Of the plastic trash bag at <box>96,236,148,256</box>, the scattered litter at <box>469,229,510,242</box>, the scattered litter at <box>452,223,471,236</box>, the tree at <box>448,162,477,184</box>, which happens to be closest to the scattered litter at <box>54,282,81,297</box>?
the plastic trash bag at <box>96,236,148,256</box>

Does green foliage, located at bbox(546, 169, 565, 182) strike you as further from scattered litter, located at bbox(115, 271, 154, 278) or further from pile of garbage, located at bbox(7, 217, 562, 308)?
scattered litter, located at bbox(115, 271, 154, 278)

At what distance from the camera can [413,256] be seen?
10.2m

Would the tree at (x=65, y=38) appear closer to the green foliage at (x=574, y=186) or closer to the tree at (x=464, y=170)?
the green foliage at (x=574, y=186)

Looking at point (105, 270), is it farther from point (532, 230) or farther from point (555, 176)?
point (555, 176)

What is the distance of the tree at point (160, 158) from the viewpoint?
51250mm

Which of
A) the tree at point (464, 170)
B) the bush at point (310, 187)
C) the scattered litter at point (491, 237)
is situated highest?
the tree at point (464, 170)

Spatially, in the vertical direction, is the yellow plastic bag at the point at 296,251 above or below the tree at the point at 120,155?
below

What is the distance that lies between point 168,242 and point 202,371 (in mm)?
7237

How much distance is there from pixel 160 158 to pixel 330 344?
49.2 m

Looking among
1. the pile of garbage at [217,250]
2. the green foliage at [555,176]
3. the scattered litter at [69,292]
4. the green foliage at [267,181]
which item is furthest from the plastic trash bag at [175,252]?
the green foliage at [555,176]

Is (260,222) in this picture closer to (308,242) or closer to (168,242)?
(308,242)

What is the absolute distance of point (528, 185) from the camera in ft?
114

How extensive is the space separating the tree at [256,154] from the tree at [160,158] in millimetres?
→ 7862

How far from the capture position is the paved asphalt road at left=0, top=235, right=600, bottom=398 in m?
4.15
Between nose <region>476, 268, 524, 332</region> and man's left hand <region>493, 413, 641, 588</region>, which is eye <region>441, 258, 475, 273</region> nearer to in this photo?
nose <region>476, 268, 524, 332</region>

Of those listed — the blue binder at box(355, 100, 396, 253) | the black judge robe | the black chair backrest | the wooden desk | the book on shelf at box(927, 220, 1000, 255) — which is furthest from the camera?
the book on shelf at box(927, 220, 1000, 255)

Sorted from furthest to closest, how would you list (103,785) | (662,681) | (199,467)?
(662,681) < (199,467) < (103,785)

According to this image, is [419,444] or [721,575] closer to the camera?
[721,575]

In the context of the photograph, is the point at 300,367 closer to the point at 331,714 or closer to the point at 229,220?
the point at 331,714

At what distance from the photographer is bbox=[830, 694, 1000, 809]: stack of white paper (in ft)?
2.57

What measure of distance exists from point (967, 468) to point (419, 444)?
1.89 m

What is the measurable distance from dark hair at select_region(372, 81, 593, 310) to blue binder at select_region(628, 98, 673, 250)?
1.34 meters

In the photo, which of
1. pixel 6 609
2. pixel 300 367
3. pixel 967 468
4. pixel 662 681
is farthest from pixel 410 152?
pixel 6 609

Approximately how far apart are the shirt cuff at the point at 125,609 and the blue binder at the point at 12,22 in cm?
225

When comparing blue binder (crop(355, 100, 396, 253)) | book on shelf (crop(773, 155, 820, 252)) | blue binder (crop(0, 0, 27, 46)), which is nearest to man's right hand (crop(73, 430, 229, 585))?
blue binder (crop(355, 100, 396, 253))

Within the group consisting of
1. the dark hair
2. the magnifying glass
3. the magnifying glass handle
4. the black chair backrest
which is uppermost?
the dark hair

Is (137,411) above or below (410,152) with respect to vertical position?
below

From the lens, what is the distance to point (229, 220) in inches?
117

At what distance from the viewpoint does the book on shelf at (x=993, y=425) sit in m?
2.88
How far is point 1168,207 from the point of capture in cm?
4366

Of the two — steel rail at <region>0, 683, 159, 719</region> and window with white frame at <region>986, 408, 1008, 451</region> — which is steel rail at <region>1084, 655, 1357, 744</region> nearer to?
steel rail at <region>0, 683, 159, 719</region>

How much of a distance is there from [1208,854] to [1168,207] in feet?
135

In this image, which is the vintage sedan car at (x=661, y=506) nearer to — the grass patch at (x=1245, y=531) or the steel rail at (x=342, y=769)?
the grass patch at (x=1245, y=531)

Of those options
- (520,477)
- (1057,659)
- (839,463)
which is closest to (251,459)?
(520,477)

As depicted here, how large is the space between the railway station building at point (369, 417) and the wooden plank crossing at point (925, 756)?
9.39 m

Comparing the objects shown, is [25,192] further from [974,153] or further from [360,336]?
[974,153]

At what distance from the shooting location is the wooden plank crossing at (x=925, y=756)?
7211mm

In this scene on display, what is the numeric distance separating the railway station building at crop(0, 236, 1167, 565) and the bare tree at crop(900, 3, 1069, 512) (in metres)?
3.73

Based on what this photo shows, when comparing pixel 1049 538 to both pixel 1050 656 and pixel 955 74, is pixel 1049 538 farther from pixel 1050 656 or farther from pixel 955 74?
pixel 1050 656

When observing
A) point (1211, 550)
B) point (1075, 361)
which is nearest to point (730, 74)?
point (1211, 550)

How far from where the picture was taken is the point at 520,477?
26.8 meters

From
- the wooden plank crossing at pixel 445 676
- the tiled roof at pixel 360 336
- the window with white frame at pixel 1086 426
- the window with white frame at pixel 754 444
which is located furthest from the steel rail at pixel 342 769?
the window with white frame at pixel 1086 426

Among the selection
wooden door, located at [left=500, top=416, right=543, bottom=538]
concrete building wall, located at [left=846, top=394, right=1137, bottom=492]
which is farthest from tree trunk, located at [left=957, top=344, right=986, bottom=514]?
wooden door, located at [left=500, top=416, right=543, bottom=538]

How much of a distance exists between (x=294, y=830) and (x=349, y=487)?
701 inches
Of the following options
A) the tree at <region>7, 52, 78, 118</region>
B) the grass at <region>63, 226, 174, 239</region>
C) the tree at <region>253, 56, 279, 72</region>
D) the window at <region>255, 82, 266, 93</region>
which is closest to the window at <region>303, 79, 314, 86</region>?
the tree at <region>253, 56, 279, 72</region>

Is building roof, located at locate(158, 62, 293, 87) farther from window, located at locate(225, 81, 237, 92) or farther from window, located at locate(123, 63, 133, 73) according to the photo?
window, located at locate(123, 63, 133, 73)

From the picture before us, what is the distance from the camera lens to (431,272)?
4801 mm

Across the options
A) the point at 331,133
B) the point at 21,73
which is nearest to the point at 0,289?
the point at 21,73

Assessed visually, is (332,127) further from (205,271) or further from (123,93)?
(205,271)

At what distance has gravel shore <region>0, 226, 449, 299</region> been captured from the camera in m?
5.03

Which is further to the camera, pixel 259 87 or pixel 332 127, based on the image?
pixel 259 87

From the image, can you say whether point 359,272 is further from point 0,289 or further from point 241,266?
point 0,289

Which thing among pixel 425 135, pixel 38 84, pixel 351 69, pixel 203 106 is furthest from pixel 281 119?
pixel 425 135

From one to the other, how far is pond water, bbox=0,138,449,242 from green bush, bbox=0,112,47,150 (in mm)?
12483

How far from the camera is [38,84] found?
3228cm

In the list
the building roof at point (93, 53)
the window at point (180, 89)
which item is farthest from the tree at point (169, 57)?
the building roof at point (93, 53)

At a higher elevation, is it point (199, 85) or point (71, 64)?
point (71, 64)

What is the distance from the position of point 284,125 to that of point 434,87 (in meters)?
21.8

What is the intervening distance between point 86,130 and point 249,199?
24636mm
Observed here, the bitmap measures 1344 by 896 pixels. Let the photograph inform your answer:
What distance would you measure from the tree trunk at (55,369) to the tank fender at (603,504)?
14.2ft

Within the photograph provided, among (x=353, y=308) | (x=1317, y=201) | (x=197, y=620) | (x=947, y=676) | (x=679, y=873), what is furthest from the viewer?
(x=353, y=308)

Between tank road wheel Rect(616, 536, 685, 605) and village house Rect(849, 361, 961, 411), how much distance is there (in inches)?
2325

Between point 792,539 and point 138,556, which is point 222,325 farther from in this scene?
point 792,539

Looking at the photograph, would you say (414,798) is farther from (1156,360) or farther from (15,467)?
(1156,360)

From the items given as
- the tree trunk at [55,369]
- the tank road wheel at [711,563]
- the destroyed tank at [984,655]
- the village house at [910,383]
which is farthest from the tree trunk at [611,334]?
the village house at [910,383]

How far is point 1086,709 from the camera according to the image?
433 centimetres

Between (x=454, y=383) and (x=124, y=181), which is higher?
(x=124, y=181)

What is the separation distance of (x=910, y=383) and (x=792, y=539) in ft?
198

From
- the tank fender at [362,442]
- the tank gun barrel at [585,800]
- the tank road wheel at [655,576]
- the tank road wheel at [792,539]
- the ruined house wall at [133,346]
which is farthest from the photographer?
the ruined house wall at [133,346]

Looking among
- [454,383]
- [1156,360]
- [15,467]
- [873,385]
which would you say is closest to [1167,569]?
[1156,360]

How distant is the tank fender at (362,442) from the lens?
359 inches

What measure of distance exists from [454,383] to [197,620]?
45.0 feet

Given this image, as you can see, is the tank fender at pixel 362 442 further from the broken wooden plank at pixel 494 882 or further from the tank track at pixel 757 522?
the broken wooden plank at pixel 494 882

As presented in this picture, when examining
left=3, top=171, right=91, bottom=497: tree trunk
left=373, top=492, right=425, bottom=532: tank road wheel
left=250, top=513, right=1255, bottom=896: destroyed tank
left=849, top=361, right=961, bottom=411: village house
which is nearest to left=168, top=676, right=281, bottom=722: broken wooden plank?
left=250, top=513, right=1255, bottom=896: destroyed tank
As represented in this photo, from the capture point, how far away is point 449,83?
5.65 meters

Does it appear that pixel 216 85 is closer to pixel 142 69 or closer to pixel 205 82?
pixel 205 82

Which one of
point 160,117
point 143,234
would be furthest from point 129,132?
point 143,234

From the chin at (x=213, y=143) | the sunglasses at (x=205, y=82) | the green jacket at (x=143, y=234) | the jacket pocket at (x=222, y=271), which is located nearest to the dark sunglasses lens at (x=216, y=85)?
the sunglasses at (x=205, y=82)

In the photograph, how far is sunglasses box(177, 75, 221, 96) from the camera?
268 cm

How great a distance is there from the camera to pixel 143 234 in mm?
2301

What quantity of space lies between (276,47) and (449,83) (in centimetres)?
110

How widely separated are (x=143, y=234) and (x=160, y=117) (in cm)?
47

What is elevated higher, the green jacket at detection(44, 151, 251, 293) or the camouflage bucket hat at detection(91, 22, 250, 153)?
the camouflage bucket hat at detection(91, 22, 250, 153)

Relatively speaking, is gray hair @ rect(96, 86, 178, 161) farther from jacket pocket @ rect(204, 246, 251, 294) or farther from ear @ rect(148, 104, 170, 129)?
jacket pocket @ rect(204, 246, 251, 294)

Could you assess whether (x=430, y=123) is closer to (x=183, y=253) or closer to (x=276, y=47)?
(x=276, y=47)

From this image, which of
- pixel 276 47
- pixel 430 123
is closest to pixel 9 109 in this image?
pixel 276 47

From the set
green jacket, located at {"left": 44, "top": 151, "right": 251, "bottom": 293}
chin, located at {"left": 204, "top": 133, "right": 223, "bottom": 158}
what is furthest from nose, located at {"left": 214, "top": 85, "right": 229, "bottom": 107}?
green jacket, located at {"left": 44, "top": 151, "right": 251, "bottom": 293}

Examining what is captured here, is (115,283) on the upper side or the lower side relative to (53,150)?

------------------------------------------------------------

• Written problem
All lines from the one that contains "Could you assess" through the end of the material are to be quoted exactly, with both ends included.

• Full answer
Could you assess whether (x=430, y=123) is closer to (x=183, y=253) or closer to (x=276, y=47)?
(x=276, y=47)

From this image, which of
- pixel 276 47
- pixel 430 123
is closest to pixel 9 109 in this image?
pixel 276 47

From the set
green jacket, located at {"left": 44, "top": 151, "right": 251, "bottom": 293}
chin, located at {"left": 204, "top": 133, "right": 223, "bottom": 158}
what is furthest from nose, located at {"left": 214, "top": 85, "right": 229, "bottom": 107}?
green jacket, located at {"left": 44, "top": 151, "right": 251, "bottom": 293}

Examining what is captured here, is (115,283) on the upper side or the lower side relative to (53,150)?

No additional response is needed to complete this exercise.